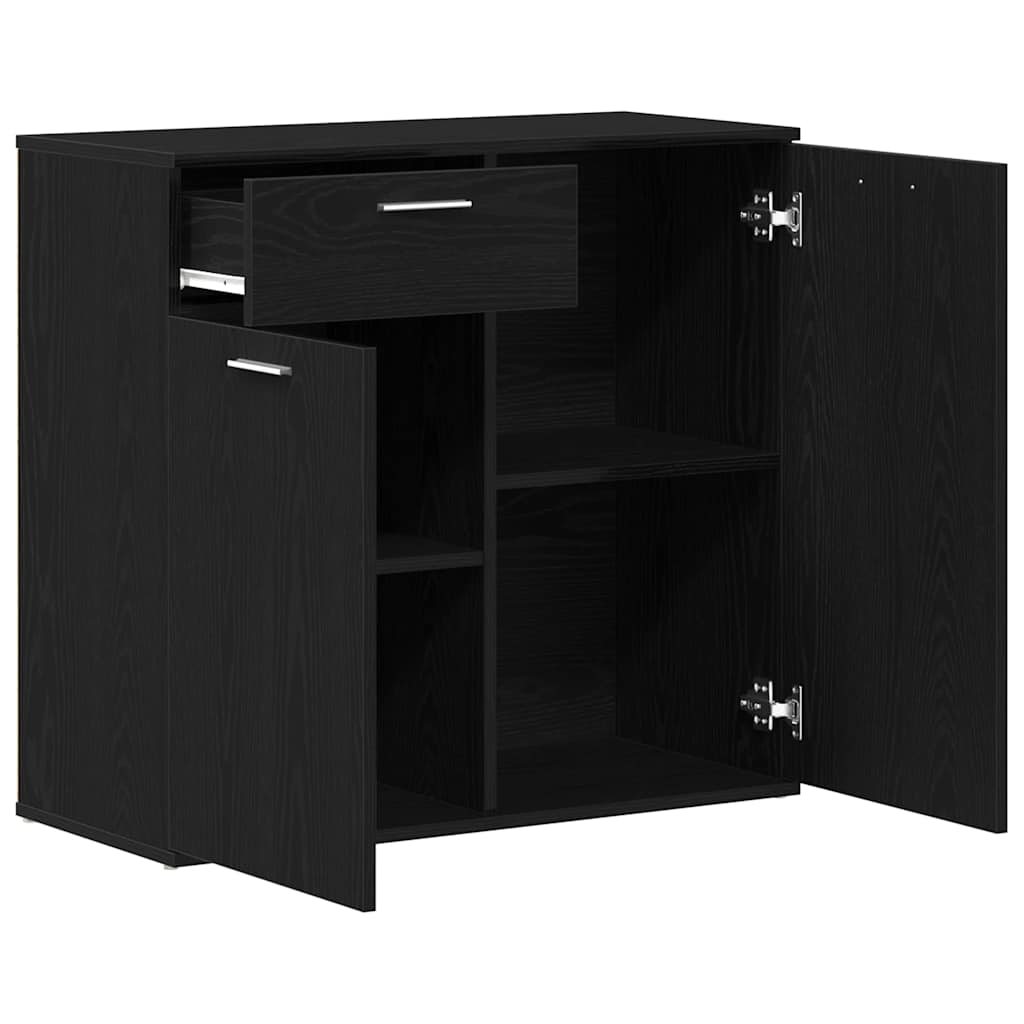 Dressoir 80x36x75 cm bewerkt hout zwart eikenkleurig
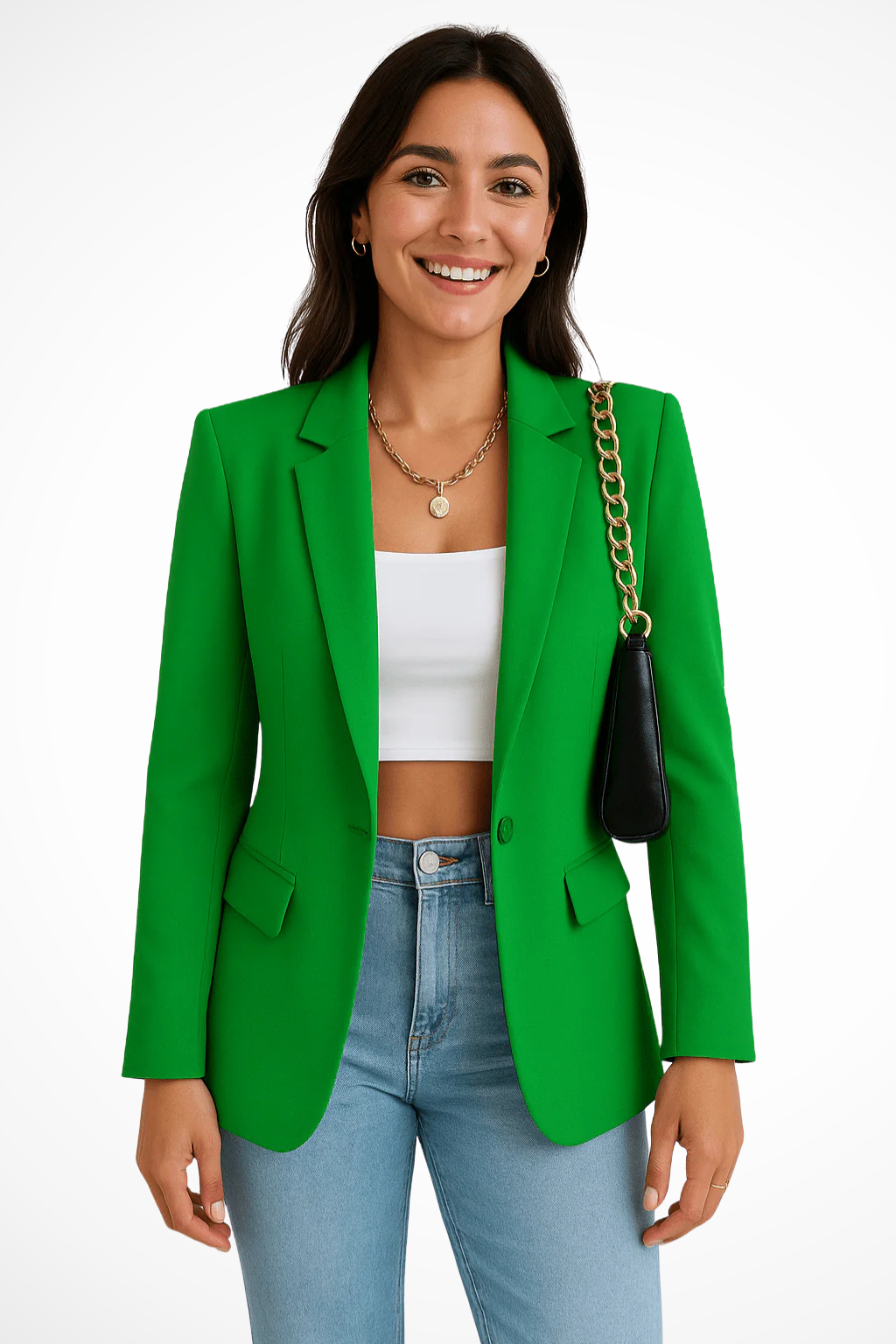Blazer femme coupe ajustée col tailleur fermeture boutonnée style chic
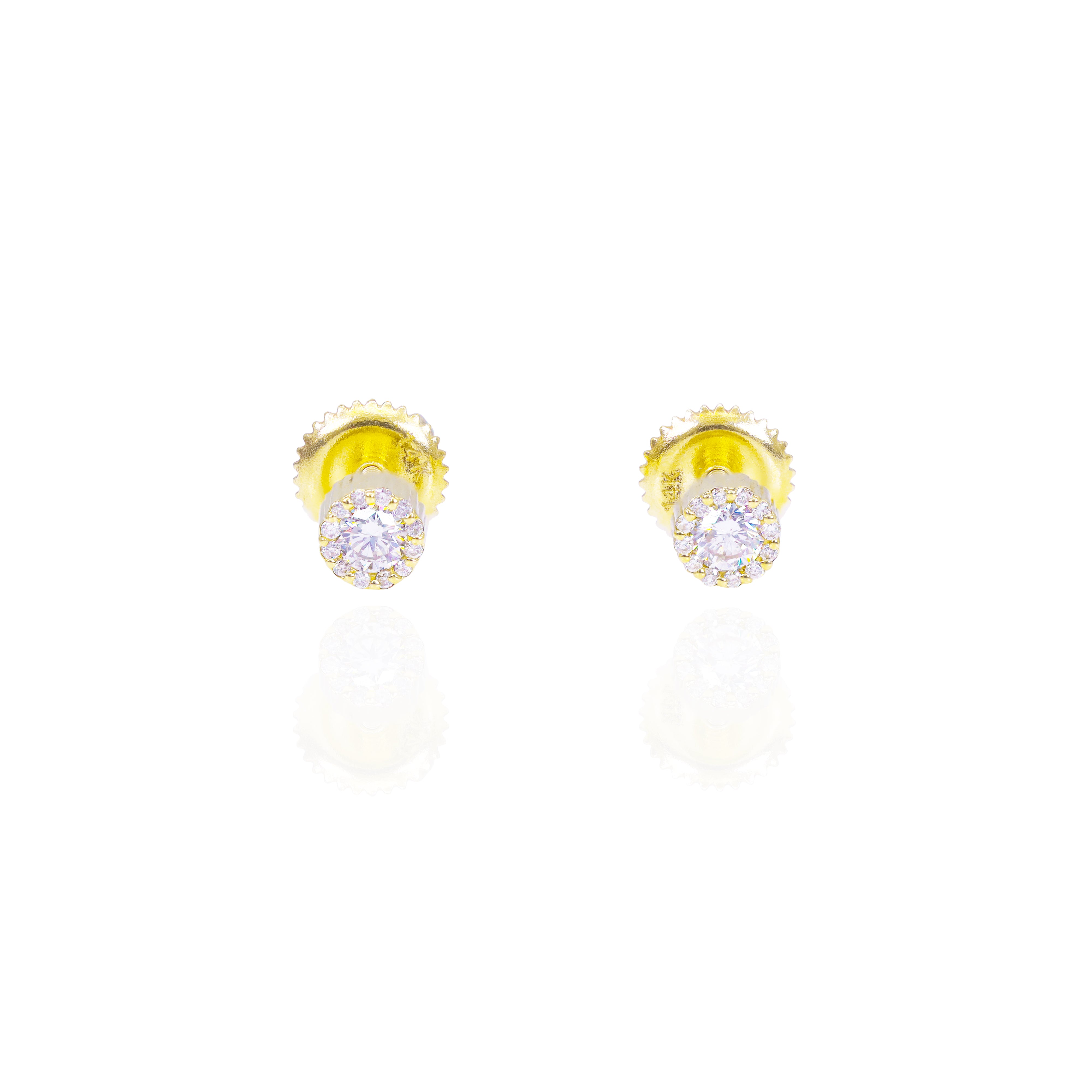 Bezel Set Solitare Diamond Earrings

**Problem**: Drop every image, please, and write out the data above exactly as shown.

**Response**:
 Dressoir 80x36x75 cm bewerkt hout zwart eikenkleurig
Blazer femme coupe ajustée col tailleur fermeture boutonnée style chic
 Bezel Set Solitare Diamond Earrings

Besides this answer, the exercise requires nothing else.